Task goal: Write out the part of the rows below word for word, starting at the line that contains "At what distance are" and ending with the final line of the rows.

---------- Data for this task

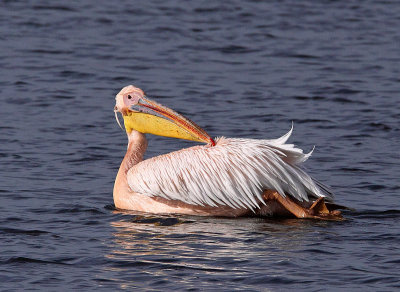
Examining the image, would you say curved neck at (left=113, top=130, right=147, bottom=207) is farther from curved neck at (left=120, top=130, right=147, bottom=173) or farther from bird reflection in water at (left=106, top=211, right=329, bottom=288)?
bird reflection in water at (left=106, top=211, right=329, bottom=288)

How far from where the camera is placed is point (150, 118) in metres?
7.87

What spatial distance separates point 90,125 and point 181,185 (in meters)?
3.24

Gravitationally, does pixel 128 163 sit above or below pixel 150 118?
below

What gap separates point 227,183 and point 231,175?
80 mm

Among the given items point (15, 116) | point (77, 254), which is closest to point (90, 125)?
point (15, 116)

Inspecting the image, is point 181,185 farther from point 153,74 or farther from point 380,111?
point 153,74

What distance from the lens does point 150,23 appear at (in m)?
15.4

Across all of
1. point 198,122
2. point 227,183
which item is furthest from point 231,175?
point 198,122

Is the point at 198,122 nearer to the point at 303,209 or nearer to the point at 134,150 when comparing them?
the point at 134,150

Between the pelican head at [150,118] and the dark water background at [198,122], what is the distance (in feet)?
2.31

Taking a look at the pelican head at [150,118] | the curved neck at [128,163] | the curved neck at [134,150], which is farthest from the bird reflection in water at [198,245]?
the pelican head at [150,118]

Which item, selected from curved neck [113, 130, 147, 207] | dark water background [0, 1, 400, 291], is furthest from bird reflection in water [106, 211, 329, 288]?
curved neck [113, 130, 147, 207]

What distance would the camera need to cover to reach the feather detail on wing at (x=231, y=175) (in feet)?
23.3

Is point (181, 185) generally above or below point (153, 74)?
below
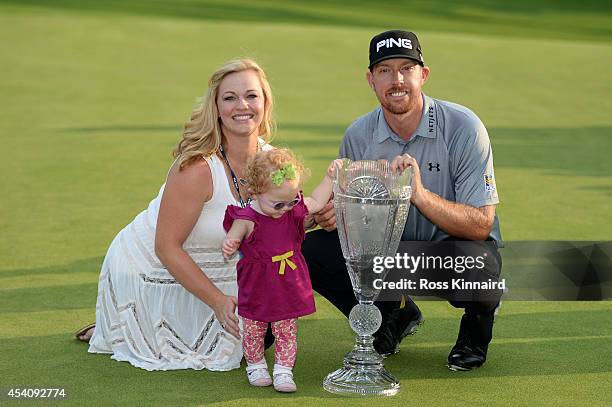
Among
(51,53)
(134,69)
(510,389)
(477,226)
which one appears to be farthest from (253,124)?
(51,53)

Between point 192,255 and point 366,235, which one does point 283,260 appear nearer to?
point 366,235

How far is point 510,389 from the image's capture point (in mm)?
4848

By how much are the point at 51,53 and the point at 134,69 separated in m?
1.59

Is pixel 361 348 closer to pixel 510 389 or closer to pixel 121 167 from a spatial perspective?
pixel 510 389

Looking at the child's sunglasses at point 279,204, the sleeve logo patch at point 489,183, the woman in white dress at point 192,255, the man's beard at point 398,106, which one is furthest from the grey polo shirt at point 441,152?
the child's sunglasses at point 279,204

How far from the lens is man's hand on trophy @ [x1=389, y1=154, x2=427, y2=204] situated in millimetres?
4738

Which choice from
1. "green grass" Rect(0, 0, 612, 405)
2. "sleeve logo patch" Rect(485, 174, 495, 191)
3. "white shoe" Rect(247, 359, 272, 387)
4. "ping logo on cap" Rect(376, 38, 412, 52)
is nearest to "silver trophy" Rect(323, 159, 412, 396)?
"green grass" Rect(0, 0, 612, 405)

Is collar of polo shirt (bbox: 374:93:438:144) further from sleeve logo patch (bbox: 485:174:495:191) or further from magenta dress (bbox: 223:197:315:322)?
magenta dress (bbox: 223:197:315:322)

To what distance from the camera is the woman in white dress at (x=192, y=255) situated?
16.7ft

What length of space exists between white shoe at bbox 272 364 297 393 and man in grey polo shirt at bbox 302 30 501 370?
2.06 ft

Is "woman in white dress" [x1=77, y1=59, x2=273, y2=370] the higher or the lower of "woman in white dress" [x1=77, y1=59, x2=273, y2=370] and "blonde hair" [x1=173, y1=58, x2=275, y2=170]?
the lower

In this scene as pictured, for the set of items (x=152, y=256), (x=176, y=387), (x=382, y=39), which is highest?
(x=382, y=39)

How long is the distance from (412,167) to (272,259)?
0.64 metres

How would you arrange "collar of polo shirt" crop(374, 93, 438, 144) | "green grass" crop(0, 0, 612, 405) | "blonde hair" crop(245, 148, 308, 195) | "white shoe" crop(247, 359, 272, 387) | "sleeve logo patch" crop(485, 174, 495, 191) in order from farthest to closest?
"collar of polo shirt" crop(374, 93, 438, 144) < "sleeve logo patch" crop(485, 174, 495, 191) < "green grass" crop(0, 0, 612, 405) < "white shoe" crop(247, 359, 272, 387) < "blonde hair" crop(245, 148, 308, 195)
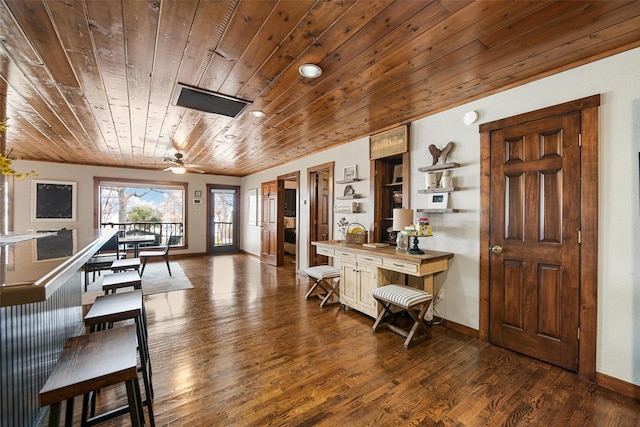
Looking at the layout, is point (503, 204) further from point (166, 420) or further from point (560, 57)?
point (166, 420)

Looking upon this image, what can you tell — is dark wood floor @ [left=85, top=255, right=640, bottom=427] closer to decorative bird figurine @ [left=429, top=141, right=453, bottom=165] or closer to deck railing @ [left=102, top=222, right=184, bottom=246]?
decorative bird figurine @ [left=429, top=141, right=453, bottom=165]

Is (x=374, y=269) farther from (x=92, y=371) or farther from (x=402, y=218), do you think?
(x=92, y=371)

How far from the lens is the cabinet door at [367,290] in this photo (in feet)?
10.4

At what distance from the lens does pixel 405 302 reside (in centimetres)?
264

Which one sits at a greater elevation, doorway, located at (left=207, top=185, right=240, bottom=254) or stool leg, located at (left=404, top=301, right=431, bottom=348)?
doorway, located at (left=207, top=185, right=240, bottom=254)

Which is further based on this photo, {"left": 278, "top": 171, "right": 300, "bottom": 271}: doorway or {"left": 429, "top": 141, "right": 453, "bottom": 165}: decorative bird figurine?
{"left": 278, "top": 171, "right": 300, "bottom": 271}: doorway

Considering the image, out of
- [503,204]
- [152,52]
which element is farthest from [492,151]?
[152,52]

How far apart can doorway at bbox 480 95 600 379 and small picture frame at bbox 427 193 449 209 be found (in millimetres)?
364

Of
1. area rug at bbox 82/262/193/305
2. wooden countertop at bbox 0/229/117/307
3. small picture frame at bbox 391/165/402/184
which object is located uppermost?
small picture frame at bbox 391/165/402/184

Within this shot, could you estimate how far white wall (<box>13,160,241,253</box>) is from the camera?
5.95 meters

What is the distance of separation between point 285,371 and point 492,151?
9.19ft

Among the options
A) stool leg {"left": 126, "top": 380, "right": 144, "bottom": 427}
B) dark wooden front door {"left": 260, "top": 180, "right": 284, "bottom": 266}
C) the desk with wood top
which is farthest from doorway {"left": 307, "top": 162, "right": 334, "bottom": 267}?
stool leg {"left": 126, "top": 380, "right": 144, "bottom": 427}

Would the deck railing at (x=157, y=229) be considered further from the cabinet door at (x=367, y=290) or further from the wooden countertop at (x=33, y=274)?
the wooden countertop at (x=33, y=274)

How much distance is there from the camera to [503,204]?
260cm
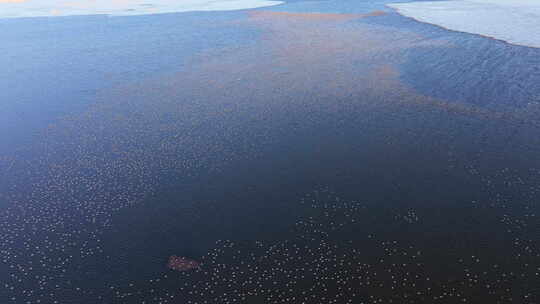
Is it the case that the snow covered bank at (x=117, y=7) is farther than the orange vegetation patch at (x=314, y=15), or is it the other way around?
the snow covered bank at (x=117, y=7)

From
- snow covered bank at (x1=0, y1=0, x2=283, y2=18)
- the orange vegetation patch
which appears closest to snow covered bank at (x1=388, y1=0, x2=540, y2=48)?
the orange vegetation patch

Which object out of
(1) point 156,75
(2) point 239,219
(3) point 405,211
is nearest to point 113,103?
(1) point 156,75

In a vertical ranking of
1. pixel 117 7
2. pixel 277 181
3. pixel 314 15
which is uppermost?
pixel 117 7

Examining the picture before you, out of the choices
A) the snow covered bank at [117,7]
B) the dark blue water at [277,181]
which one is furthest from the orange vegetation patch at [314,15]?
the dark blue water at [277,181]

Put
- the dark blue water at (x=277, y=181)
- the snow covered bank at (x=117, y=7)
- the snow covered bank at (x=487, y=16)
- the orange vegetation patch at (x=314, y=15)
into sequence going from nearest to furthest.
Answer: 1. the dark blue water at (x=277, y=181)
2. the snow covered bank at (x=487, y=16)
3. the orange vegetation patch at (x=314, y=15)
4. the snow covered bank at (x=117, y=7)

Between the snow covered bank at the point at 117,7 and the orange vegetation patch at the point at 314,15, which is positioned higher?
the snow covered bank at the point at 117,7

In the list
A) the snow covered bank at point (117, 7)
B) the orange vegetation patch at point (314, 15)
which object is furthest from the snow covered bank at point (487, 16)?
the snow covered bank at point (117, 7)

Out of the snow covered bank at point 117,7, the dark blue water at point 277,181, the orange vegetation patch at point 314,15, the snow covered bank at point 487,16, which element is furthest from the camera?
the snow covered bank at point 117,7

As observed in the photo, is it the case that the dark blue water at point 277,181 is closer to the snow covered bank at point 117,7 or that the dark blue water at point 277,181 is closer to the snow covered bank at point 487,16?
the snow covered bank at point 487,16

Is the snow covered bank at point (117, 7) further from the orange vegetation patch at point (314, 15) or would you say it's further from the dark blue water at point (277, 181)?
the dark blue water at point (277, 181)

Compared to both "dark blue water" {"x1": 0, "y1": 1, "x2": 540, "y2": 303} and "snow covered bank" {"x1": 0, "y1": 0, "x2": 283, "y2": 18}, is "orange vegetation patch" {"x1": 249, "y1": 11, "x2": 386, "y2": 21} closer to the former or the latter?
"snow covered bank" {"x1": 0, "y1": 0, "x2": 283, "y2": 18}

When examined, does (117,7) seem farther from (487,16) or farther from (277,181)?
(277,181)

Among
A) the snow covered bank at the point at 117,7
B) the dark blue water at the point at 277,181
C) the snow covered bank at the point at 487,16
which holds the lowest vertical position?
the dark blue water at the point at 277,181

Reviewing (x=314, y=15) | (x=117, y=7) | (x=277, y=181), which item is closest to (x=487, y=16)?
(x=314, y=15)
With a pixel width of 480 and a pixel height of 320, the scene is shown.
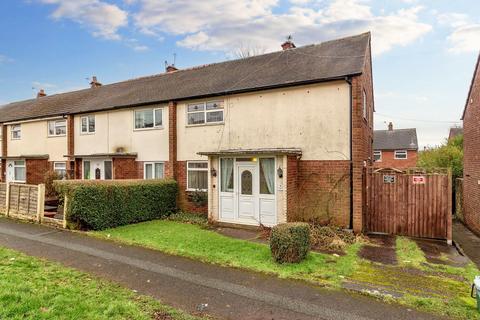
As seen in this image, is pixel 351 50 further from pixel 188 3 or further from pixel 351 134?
pixel 188 3

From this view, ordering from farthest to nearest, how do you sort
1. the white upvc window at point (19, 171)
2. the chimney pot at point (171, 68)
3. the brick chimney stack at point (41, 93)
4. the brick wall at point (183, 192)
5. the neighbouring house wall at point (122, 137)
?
the brick chimney stack at point (41, 93), the chimney pot at point (171, 68), the white upvc window at point (19, 171), the neighbouring house wall at point (122, 137), the brick wall at point (183, 192)

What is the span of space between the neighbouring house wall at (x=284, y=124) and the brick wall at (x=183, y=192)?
1.60ft

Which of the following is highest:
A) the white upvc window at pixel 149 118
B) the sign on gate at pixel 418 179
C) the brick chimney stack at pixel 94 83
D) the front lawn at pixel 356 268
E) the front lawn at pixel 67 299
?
the brick chimney stack at pixel 94 83

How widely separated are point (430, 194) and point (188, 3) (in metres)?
12.6

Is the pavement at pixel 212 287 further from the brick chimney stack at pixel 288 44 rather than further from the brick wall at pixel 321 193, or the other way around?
the brick chimney stack at pixel 288 44

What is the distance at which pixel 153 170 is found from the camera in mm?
14938

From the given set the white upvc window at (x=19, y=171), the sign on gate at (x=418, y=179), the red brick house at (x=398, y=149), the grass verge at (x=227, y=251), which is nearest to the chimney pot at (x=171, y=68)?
the white upvc window at (x=19, y=171)

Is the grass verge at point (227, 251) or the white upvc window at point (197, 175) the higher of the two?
the white upvc window at point (197, 175)

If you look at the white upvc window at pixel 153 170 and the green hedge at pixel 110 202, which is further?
the white upvc window at pixel 153 170

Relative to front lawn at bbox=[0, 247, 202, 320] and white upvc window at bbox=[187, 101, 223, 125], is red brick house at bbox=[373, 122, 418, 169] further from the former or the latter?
front lawn at bbox=[0, 247, 202, 320]

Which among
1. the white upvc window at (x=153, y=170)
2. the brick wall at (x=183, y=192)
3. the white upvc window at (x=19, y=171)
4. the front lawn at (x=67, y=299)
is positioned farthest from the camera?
the white upvc window at (x=19, y=171)

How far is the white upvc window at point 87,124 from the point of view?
56.2 feet

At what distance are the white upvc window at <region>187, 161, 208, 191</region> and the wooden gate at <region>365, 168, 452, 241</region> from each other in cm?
668

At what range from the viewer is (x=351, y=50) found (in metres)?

--------------------

Answer to the task:
At what distance are the white upvc window at <region>187, 161, 208, 191</region> and the wooden gate at <region>365, 168, 452, 241</region> from each other in cm?
668

At what range from the viewer is (x=351, y=50) found (in metres)?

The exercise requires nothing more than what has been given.